Both airlines, in a joint press release, were clear to say that this is strictly a «sales partnership» — more specifically a Memorandum of Understanding towards that goal –, whereby Volotea will sell «more than 100» of Eurowings’ routes in its channels, with the German airline selling «around 40» of Volotea’s in its own.
Corriere della Sera’s aviation journalist Leonard Berberi, however, noted that in the presentation of the new partnership «there is a glimpse that in the past few months the parts have also worked into something else».
Indeed, Eurowings — and its iterations — have always been the underperformers of the Lufthansa Group, its parent company. In the last quarter with available financial data, the group reported an EBIT margin for Eurowings, excluding equity investment earnings, that stood at around 5.8%, while the group had a margin of 10.1%.
That quarter tends to be the strongest of Europe’s short-haul business, where Eurowings is focused on (note the Eurowings Discover spinoff is reported as a part of Lufthansa, not Eurowings).
Corriere reported that Eurowing’s average cost per seat is at around EUR100, while Volotea’s average cost is at EUR59. That difference, say analysts heard by the Italian newspaper, «could bring the Lufthansa Group to consider a merger» with the Spanish ULCC.
Increasing Eurowings’ footprint outside its core markets, particularly outisde German cities, is another consideration that took the Düsseldorf carrier to make its first step, according to the press release.
«Step by step, we are strengthening the ‘Euro’ in our Eurowings brand name», stated Jens Bischof, Eurowings’ CEO. «Our roots are in Germany, but we are becoming more and more a European airline.
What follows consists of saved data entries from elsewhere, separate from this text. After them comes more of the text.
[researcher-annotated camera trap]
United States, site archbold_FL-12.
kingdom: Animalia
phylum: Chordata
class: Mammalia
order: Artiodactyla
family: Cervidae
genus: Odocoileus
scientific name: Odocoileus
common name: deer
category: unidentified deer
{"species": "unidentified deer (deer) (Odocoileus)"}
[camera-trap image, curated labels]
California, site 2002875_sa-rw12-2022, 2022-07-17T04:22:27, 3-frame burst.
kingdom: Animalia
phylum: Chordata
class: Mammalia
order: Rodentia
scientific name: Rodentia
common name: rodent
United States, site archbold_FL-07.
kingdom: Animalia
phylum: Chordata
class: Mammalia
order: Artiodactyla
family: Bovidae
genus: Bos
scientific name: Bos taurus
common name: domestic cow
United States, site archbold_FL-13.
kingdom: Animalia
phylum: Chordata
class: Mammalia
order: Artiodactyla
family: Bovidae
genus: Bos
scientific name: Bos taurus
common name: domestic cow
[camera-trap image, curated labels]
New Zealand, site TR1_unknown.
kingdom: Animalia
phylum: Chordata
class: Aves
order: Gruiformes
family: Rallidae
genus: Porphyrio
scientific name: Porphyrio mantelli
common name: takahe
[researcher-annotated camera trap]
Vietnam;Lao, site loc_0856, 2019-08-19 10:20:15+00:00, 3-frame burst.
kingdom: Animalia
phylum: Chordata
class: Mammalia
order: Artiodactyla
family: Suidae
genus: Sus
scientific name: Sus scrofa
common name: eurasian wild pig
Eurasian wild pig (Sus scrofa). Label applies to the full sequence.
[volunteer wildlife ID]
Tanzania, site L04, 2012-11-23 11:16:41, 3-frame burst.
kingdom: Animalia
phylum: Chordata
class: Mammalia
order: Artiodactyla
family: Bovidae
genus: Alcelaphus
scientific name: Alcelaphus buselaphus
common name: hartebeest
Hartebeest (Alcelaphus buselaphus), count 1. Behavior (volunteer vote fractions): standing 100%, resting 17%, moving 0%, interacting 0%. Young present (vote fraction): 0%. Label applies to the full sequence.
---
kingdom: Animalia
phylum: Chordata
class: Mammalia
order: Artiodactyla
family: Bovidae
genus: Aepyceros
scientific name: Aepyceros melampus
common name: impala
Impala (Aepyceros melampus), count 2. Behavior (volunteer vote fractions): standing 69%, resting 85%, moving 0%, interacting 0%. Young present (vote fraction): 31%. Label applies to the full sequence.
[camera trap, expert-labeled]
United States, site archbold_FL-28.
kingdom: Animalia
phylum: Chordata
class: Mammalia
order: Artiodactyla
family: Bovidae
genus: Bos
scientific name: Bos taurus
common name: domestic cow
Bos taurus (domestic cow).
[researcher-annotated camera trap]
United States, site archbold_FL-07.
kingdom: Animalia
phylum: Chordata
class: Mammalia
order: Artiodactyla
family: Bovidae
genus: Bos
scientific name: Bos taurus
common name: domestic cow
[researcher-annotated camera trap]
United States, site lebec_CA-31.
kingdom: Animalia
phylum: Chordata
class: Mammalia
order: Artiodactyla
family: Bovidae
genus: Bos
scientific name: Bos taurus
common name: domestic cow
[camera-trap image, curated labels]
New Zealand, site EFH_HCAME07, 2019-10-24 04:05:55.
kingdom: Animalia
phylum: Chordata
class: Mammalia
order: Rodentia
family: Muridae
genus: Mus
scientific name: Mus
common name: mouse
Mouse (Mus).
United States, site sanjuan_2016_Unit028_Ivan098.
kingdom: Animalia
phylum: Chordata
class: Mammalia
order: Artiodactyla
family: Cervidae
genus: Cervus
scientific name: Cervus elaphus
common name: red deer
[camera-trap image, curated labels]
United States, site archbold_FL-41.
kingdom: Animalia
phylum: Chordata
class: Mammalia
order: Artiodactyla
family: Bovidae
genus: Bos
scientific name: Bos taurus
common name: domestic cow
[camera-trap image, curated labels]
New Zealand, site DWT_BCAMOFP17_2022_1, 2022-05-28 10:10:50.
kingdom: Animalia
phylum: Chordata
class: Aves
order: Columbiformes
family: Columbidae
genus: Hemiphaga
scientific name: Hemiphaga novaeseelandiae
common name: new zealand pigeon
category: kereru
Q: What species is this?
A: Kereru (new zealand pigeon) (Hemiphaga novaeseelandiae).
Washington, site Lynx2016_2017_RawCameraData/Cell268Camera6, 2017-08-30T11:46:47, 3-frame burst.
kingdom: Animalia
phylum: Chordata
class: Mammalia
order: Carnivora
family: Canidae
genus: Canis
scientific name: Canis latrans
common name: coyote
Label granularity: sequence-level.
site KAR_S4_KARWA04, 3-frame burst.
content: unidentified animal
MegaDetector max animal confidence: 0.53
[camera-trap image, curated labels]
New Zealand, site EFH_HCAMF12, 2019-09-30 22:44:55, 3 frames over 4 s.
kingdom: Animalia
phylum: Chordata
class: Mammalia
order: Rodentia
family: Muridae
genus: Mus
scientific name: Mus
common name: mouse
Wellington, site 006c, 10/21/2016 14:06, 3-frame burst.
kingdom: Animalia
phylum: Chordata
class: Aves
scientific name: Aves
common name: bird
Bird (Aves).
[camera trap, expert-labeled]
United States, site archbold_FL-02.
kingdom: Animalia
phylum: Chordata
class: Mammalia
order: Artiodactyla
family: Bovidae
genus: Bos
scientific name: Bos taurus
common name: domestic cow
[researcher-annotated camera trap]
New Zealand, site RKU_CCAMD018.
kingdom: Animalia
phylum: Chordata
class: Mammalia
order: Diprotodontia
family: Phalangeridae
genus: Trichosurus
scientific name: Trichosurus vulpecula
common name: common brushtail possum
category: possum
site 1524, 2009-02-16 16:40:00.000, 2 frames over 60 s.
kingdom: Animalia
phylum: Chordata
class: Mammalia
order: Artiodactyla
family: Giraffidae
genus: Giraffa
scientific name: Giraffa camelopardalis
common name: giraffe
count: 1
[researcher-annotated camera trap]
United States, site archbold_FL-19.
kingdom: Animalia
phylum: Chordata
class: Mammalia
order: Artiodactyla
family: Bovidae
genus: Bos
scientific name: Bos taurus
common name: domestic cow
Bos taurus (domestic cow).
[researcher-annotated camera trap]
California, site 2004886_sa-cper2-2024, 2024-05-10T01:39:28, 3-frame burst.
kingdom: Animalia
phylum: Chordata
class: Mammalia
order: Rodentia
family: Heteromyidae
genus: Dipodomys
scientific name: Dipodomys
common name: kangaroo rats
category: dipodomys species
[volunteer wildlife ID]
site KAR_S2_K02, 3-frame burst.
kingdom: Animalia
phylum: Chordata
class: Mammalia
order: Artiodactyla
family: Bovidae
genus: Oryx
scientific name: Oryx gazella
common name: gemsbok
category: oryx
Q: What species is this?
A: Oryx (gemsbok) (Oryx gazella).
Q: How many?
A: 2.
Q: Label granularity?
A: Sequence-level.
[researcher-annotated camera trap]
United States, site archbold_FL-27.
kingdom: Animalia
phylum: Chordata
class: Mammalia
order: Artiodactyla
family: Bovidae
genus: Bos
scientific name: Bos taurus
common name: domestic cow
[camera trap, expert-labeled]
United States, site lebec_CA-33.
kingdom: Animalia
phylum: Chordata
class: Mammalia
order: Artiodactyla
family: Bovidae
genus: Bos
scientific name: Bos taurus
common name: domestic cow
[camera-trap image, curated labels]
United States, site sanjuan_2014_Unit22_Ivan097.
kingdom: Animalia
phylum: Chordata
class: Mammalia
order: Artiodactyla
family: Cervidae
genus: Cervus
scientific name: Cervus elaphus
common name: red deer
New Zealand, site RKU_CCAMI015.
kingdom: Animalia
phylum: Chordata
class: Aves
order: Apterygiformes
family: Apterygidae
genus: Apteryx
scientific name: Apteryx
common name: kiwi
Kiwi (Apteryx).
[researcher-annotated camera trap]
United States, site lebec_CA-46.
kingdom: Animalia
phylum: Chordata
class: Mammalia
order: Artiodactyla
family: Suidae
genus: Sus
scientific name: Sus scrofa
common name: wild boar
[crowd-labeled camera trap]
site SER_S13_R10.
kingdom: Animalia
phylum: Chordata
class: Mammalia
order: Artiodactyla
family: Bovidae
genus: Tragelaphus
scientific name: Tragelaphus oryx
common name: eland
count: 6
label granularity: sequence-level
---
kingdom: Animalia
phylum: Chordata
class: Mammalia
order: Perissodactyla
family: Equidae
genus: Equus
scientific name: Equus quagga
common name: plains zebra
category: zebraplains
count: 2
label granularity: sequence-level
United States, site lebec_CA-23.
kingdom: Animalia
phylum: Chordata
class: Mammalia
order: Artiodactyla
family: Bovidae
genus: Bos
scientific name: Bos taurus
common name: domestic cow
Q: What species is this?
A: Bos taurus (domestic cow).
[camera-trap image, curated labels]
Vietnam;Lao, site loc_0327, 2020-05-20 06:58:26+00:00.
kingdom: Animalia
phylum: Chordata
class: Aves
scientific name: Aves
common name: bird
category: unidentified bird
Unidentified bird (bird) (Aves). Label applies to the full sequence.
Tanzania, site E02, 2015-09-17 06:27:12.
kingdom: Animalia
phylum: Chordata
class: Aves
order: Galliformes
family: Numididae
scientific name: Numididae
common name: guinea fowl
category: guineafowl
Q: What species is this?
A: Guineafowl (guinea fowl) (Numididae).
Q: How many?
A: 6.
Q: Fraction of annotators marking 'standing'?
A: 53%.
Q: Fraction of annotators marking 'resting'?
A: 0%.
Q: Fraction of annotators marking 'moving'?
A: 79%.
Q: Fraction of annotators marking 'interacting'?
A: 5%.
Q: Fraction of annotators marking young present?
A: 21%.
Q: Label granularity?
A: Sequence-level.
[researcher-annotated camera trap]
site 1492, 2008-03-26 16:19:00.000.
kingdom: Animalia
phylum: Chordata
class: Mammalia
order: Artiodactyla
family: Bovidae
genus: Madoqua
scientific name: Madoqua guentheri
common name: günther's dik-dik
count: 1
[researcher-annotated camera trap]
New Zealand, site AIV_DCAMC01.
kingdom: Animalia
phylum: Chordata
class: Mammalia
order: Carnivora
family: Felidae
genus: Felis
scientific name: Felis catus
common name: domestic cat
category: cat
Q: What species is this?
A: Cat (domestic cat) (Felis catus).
Having established Eurowings in Northern and Eastern Europe with recent base openings in Prague and Stockholm, our next step is to expand booking options towards Southern Europe.»
«The mutual sales cooperation envisaged with Volotea would allow us to offer our customers many new and exciting destinations in France and Italy as well as enhanced connectivity within Southern Europe.»
Apart from an already-existing base in Hamburg (where it exclusively served a contract with Airbus), Volotea has 18 operational bases; Eurowings, in turn, has 12. These figures refer to the next Summer season.
Besides the absence of overlap between both airlines’ networks, which would give both access to very important markets, there is the fleet similarity.
While the pandemic brought air travel to a halt in 2020, Volotea took the opportunity to end its fleet transition, retiring the 13 remaining Boeing 717s it had in its fleet and bringing a new lot of Airbus A320s.
Having ended 2019 with a fleet of 13 717 and 19 A319s, according to Planespotters.net, the Spanish ULCC ended 2022 with 20 A319s and 21 A320s — which conveniently is the same aircraft type used by Eurowings. The German airline currently operates almost 80 aircraft of the family.
As Carlos Muñoz, Volotea’s CEO, stated in the joint press release, «the planned strategic agreement with Eurowings is significant and unique […] and signals the potential for a stronger, long-term partnership.»
However, while Volotea could be an interesting target for the German airline group to develop actual low-cost travel within its system, this currently stands as a highly speculative hypothesis.